What the exercise asks:
I would like every record reproduced exactly, with the pictures left out.

Entries provided:
==========

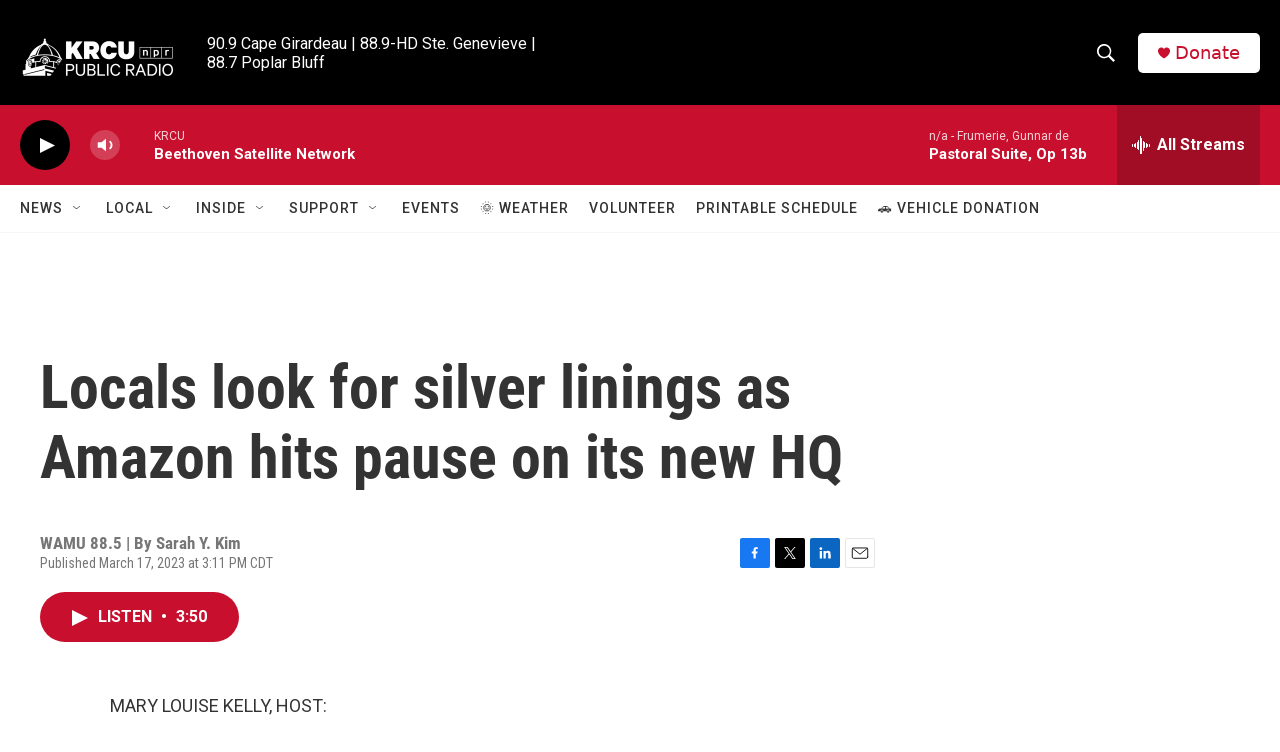

--- FILE ---
content_type: text/html; charset=utf-8
request_url: https://www.google.com/recaptcha/api2/aframe
body_size: 268
content:
<!DOCTYPE HTML><html><head><meta http-equiv="content-type" content="text/html; charset=UTF-8"></head><body><script nonce="OhltFGNVinWA9hK-FqyY9A">/** Anti-fraud and anti-abuse applications only. See google.com/recaptcha */ try{var clients={'sodar':'https://pagead2.googlesyndication.com/pagead/sodar?'};window.addEventListener("message",function(a){try{if(a.source===window.parent){var b=JSON.parse(a.data);var c=clients[b['id']];if(c){var d=document.createElement('img');d.src=c+b['params']+'&rc='+(localStorage.getItem("rc::a")?sessionStorage.getItem("rc::b"):"");window.document.body.appendChild(d);sessionStorage.setItem("rc::e",parseInt(sessionStorage.getItem("rc::e")||0)+1);localStorage.setItem("rc::h",'1768900546109');}}}catch(b){}});window.parent.postMessage("_grecaptcha_ready", "*");}catch(b){}</script></body></html>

==========

Solution to the problem:
--- FILE ---
content_type: text/html; charset=utf-8
request_url: https://www.google.com/recaptcha/api2/aframe
body_size: 268
content:
<!DOCTYPE HTML><html><head><meta http-equiv="content-type" content="text/html; charset=UTF-8"></head><body><script nonce="OhltFGNVinWA9hK-FqyY9A">/** Anti-fraud and anti-abuse applications only. See google.com/recaptcha */ try{var clients={'sodar':'https://pagead2.googlesyndication.com/pagead/sodar?'};window.addEventListener("message",function(a){try{if(a.source===window.parent){var b=JSON.parse(a.data);var c=clients[b['id']];if(c){var d=document.createElement('img');d.src=c+b['params']+'&rc='+(localStorage.getItem("rc::a")?sessionStorage.getItem("rc::b"):"");window.document.body.appendChild(d);sessionStorage.setItem("rc::e",parseInt(sessionStorage.getItem("rc::e")||0)+1);localStorage.setItem("rc::h",'1768900546109');}}}catch(b){}});window.parent.postMessage("_grecaptcha_ready", "*");}catch(b){}</script></body></html>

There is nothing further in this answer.